- _課題文 1_
倉田保昭についての本文によると、倉田保昭が俳優デビューしたのは何年ですか？
- _課題文 2_
倉田保昭についての本文のうち、「倉田保昭は元々は東映演技研修」から「たる俳優陣と共演しています。」までの部分を一字も変えずに書き写してください。

- _抜粋本文_
------------------------

“倉田保昭 日本凱旋50周年記念”と称して2024年7月24日より『帰って来たドラゴン』(1974年 香港)がリバイバル上映されます。(東京公開。後に全国順次公開との事)

倉田保昭は元々は東映演技研修所の第一期生。1966年に俳優デビュー。1971年に香港に渡り、当時東南アジア最大の映画会社だったショウ・ブラザース製作のクンフー映画『続・拳撃  悪客』『四騎士』に出演。その後は香港、台湾、フィリピン、中国、そして日本……とアジアを股にかける大活躍を見せます。


香港では契約していた映画会社の縛りの為にブルース・リーとの本格的共演こそ実現しなかった(1972年の『麒麟掌』で瞬間的に共演?)ものの、デビッド・チャン、ティ・ロン、ジミー・ウォング、ブルース・リャン、リュー・チァーフィー、シャンカン・リンフォン、ヤン・スエ、チェン・シン、サモ・ハン・キンポー、ジャッキー・チェン、ユン・ピョウ、ジェット・リー、サミュエル・ホイ、カール・マック、シルビア・チャン、ディーン・セキ、チョウ・ユンファ、アンディ・ラウ、ドニー・イェン、イーキン・チェン、マックス・チャン……と、時代を越えて錚々たる俳優陣と共演しています。

------------------------

- _提供データ_
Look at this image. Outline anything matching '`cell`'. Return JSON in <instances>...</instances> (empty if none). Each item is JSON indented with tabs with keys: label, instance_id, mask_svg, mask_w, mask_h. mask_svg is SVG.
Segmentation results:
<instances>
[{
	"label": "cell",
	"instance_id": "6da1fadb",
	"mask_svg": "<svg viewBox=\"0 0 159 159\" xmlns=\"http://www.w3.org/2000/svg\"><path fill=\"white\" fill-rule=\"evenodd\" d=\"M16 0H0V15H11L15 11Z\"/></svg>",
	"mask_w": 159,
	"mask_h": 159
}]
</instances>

------------------------

- _演習の解答 1_
1966年です。

- _演習の解答 2_
倉田保昭は元々は東映演技研修所の第一期生。1966年に俳優デビュー。1971年に香港に渡り、当時東南アジア最大の映画会社だったショウ・ブラザース製作のクンフー映画『続・拳撃  悪客』『四騎士』に出演。その後は香港、台湾、フィリピン、中国、そして日本……とアジアを股にかける大活躍を見せます。


香港では契約していた映画会社の縛りの為にブルース・リーとの本格的共演こそ実現しなかった(1972年の『麒麟掌』で瞬間的に共演?)ものの、デビッド・チャン、ティ・ロン、ジミー・ウォング、ブルース・リャン、リュー・チァーフィー、シャンカン・リンフォン、ヤン・スエ、チェン・シン、サモ・ハン・キンポー、ジャッキー・チェン、ユン・ピョウ、ジェット・リー、サミュエル・ホイ、カール・マック、シルビア・チャン、ディーン・セキ、チョウ・ユンファ、アンディ・ラウ、ドニー・イェン、イーキン・チェン、マックス・チャン……と、時代を越えて錚々たる俳優陣と共演しています。